I heard that George Wallace got shot and I had to go to Lowndes County, from Tuskegee that day. I was sleeping and my mother woke me up and said to me, "Are you going over to Selma?" Everything was Selma for her. She said, "You going over to Selma?" I said, "Yeah." She said, "George Wallace just got shot." And I had to drive over Highway 80, right? And it ain't that far. But it's far enough if you remember 1963, 64, 65, right? [Laughing]
So I'm riding along. I'm going down to Lowndes County, man, the place where the first Black Panther Party was started. I'm going to interview Sheriff Hewlett. I mean, to get in your car and realize that you're going to interview the sheriff of Lowndes County and he is one of the few Black sheriffs in Alabama. In fact, most of the people I was interviewing in the Lowndes county courthouse were Black. Okay?

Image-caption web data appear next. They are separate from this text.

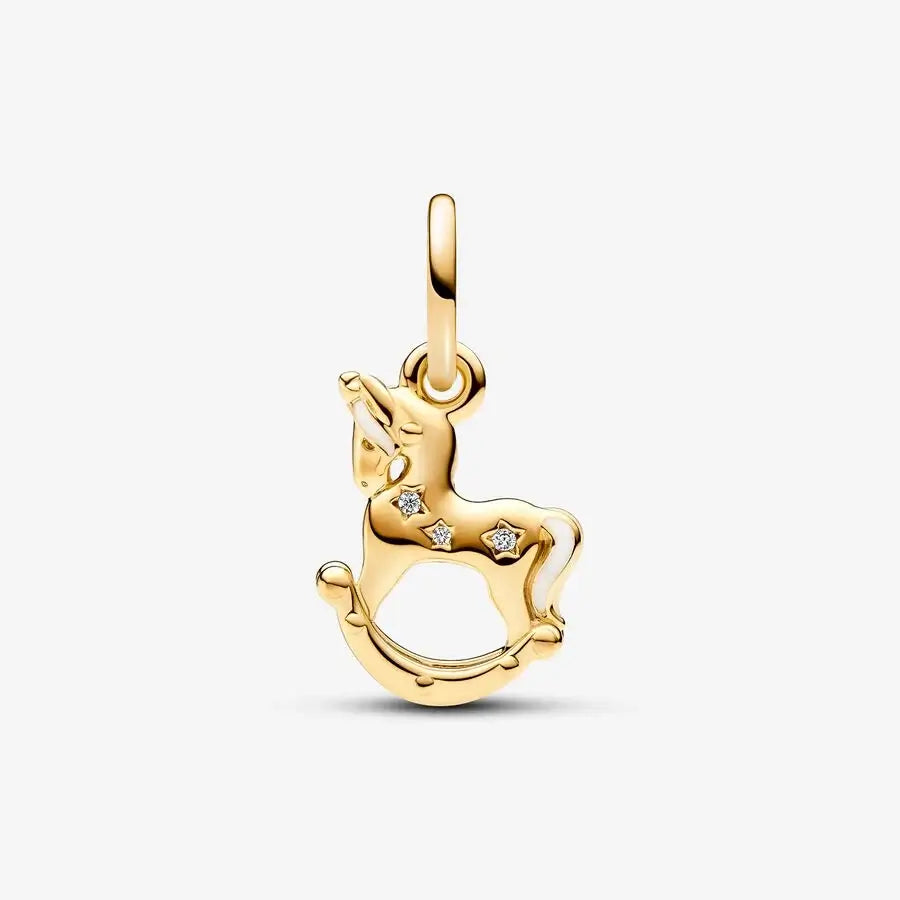 Pandora Keinuhevonen Charm Hela 762978C01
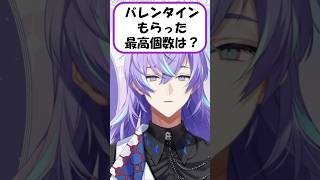 星導ショウ バレンタイン まとめ売り にじさんじ MeltyValentine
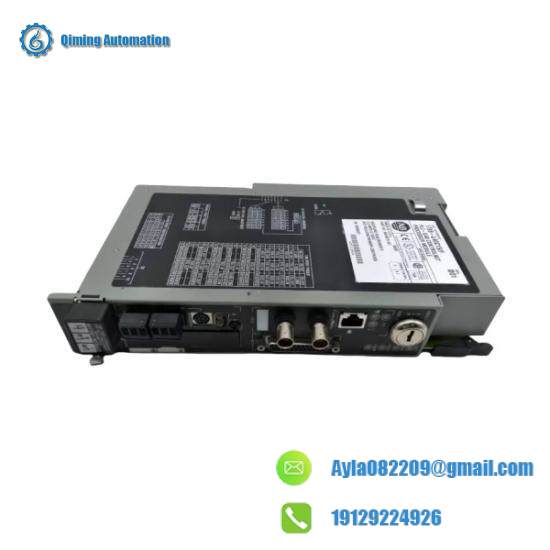 1785-L40C  1785L40C ControlNet Processor Module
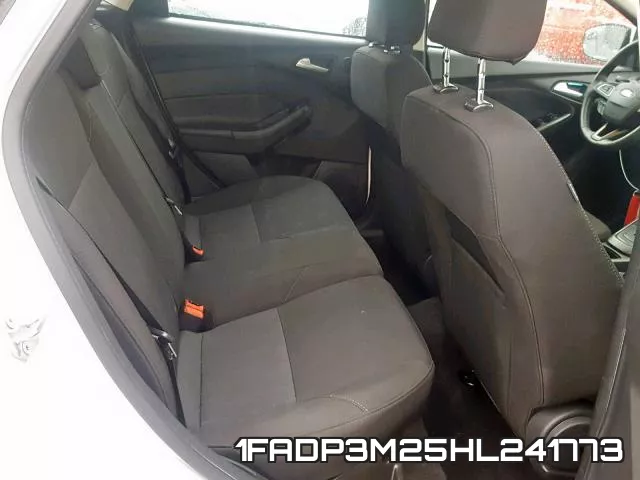 1FADP3M25HL241773 фото 7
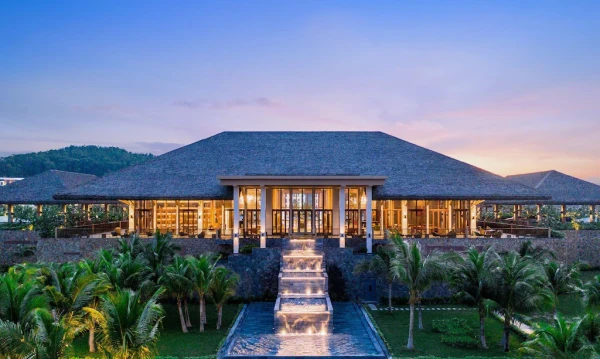 Ảnh Khu nghỉ dưỡng New World Phú Quốc - 20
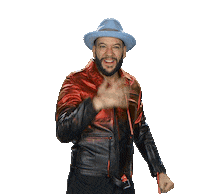 Mecaigoderisa Faisy Sticker by Las Estrellas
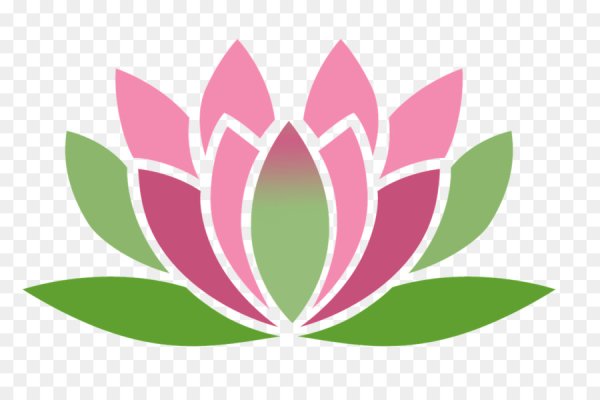 Логотип цветочного магазина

I had a blowout down there, and the white Highway patrol pulls over, and he says, "Sir, can I help you?" And the first thing I said, "I can get it done. I can get it done. Don't worry about it." I could not move myself from the fact that a common courtesy could happen to me, a courtesy that we would not think nothing about today. It happened to me then, and all I could see was myself hanging from some goddamn branch somewhere. And it was so funny, because he asked me where I was going, and I told him I was going to interview Sheriff Hewlett. And about two hours later after I got my tire fixed, and arrived at Hewlett's office, he came in to check in with the county sheriff. Same guy.
When I was going around the country interviewing people I would ask them "What were you doing in '64? What are you doing now?" And they were all still involved in civil rights activity and social justice causes. If you take and put them all down on a list, you can probably find the people easy who were the ones who sold out the biggest and ran away from the Movement. But Movement people are still doing it, still carrying the struggle and vision. So there must be something about this vision that we had that we are still interested in pursuing it. Only now we realize it ain't going to happen in our lifetimes in most cases.
But look at what we're doing! I mean, look at what we're doing. I looked at a list the other day of the '64 volunteers that they sent me for the Holly Springs civil rights reunion, and it's kind of funny. You read a list and see an attorney, I forget the name of that attorney I used to write and talk to, and what is he doing? He's still in New York stirring up shit. The people are still out there. We're still doing it. So it wasn't like this was an experience that happened here, and then it stopped. It happened here, we had a great experience, and we moved forward in the different movements, etc, and we're still out there. We're just older and grayer. That's all.